Behaviour Policy

All children and adults are treated with equal concern and are made to feel welcome in my home. I aim to offer a quality child care service for parents and children. I recognise the need to set out reasonable and appropriate limits to help manage the behaviour of children in my care.

By providing a happy, well-maintained environment, the children in my care will be encouraged to develop social skills to help them be accepted and welcome in society as they grow up.

I do not, and will not, administer physical punishment or any form of punishment with the intention of causing pain or discomfort, nor any kind of humiliating or hurtful treatment to any child in my care.

All parents receive a copy of my Behaviour Policy.

I agree methods to manage children’s behaviour with parents before the placements starts. These are discussed with parents during initial visits before the contract is signed to ensure appropriate care can be provided. Wherever possible I try to meet parents’ requests for the care of their children according to their values and practices. Records of these requirements are agreed and if necessary, attached to the child record forms. These records will be revisited and updated during regular reviews with parents.

I expect parents to inform me of any changes in the child’s home circumstances, care arrangements or any other change which may affect the child’s behaviour such as a new baby, parents’ separation, divorce or any bereavement. All information shared will be kept confidential unless there appears to be a child protection issue.

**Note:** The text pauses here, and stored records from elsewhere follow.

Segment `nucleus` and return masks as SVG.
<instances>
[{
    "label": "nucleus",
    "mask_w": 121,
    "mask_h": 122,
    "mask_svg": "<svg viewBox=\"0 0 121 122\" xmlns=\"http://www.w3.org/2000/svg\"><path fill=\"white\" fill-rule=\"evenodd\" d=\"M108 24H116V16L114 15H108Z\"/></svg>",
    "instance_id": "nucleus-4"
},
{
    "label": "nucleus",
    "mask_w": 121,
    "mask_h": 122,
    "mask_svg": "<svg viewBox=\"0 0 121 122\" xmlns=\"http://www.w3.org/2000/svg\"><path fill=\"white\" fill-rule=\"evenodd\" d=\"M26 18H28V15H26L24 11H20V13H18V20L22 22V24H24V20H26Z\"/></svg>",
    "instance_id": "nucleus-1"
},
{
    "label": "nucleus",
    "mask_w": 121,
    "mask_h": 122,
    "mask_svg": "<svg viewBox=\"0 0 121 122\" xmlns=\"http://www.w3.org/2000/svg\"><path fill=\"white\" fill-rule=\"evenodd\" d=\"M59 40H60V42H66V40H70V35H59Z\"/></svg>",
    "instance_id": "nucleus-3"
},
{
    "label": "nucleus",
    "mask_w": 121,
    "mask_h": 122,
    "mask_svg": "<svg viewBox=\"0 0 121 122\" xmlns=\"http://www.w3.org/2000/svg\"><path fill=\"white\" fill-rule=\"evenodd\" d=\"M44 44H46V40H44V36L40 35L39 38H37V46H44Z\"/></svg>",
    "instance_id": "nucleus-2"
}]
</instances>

I offer regular review meetings with parents to discuss their child’s care and any issues or concerns, preferably when the child is not present. If I do not share the same first language as the child’s parent, I will take action to facilitate communication. This may include seeking advice from the local Early Years team.

I work together with parents to make sure there is consistency in the way the children are cared for. A consistent approach benefit’s the child’s welfare and makes sure that the child is not confused.

I will only physically intervene, and possibly restrain, a child to prevent an accident, such as a child running into the road, or to prevent an injury or damage.

All significant incidents are recorded and will be shared and discussed with the parents of the child concerned so that together we can work to resolve any behavioural issues.

From time to time children will have difficulty learning to deal with their emotions and feelings and this is a normal part of child development. I will acknowledge these feelings and try to help children to find constructive solutions in liaison with their parents.

  • Distracting and re-directing children’s activities are used as a way of discouraging unwanted behaviour.
  • I encourage responsibility by talking to the children about choices and possible consequences.
  • I aim to be firm and consistent so that children know and feel secure in the boundaries I set.
  • I will respond positively to children who consistently seek attention or are disruptive

I will ensure children maintain their self-esteem by showing I disapprove of the behaviour of the child.

If I have concerns about a child’s behaviour, which are not being resolved, I will ask for permission from the parents to talk it through with another childcare professional. I may contact either the National Childminding Association, the NSPCC, health visitor or the local early years team (or relevant advice service) for confidential advice.

Concerns that could identify a particular child are kept confidential and only shared with people who need to know this information.

Around the age of two children can start to show signs of challenging behaviour, through frustration, fear and lack of understanding usually due to an inability to express them-selves. Growing independence leads to exploring the world around them and pushing of boundaries. I will deal with this behaviour in a similar way to challenging behaviour at any other time, but sometimes when challenging behaviour is constant it is wise to pick your battles and not always challenge inappropriate behaviour every time.

I encourage appropriate behaviour by:

  1. Setting a good example, I aim to be a positive role model as children copy what they see. Children learn values and behaviour from adults.
  1. I readily praise, approve and reward wanted behaviour, such as sharing, to encourage it to be repeated. Using praise helps to show that I value the child and it helps to build their self-esteem.
  1. I praise children to their parents and other people when they behave as expected.
  1. I try to be consistent when say “no” and explain reasons why it is not appropriate and considered unwanted behaviour.
  1. My expectations are flexible and realistic and are adjusted to the age, level of understanding, maturity and stage of development of the child.
  1. I use “time out” as my general way of disciplining children. This allows them time to reflect on their behaviour and diffuse possible difficult situations. After a short period of time (a few minutes) the child would then be invited back to re-join the other children and continue our activities.
  1. I try to involve children in setting and agreeing house rules.